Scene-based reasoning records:
--------------------------------------------------

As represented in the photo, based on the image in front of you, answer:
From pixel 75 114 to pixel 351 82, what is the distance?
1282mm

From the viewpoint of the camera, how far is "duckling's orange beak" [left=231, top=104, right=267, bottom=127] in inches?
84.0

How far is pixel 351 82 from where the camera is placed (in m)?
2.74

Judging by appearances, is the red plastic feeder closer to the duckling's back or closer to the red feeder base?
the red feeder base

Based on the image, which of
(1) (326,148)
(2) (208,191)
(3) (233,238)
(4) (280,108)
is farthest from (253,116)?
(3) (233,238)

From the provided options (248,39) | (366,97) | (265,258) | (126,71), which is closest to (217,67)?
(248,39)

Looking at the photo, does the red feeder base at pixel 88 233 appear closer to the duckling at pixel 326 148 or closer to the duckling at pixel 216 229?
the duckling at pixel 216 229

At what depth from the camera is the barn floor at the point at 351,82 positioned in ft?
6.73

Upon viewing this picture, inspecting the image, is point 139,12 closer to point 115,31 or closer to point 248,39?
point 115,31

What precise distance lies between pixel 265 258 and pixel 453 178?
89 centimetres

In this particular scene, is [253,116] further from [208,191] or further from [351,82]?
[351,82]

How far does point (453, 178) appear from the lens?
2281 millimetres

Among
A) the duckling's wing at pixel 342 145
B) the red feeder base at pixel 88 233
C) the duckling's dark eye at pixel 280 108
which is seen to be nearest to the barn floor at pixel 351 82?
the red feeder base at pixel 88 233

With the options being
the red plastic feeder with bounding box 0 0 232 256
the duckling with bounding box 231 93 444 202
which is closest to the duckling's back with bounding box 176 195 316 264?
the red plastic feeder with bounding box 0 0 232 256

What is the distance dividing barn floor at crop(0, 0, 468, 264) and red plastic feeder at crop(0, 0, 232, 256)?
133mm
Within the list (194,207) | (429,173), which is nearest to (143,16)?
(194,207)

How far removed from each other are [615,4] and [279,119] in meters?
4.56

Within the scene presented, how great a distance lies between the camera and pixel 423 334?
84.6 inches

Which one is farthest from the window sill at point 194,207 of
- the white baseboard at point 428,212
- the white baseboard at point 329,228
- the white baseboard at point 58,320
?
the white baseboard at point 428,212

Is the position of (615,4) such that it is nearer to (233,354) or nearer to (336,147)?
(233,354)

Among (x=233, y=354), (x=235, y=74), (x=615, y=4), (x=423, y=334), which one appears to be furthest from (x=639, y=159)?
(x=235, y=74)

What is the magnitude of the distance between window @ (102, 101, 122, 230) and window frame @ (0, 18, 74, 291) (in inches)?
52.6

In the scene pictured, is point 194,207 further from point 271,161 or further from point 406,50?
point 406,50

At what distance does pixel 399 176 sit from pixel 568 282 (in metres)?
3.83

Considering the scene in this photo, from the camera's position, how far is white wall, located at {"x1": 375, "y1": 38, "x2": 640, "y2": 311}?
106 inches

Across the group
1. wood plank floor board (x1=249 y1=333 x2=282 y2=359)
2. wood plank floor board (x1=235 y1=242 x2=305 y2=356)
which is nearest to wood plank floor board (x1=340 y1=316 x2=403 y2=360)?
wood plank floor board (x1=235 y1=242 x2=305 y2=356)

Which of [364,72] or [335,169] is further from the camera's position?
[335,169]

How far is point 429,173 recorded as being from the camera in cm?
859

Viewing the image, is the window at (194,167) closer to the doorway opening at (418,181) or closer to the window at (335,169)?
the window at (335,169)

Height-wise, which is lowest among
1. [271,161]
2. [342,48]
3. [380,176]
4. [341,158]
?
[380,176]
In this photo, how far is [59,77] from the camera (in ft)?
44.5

--------------------------------------------------

To do: Carry over every line of the listing from the line containing "What is the distance dividing" down to the line containing "84.6 inches", adding 94 to each number that appears in the answers there, whether it is a distance or a pixel coordinate.

Written solution:
What is the distance dividing barn floor at crop(0, 0, 468, 264) and red plastic feeder at crop(0, 0, 232, 256)?
227mm
Within the list (194,207) | (429,173), which is nearest to (143,16)?
(288,301)

How far removed from each other are [615,4] and [279,119] in meters?
98.56

Within the scene presented, how great a distance lies between the camera and pixel 423 334?
178.6 inches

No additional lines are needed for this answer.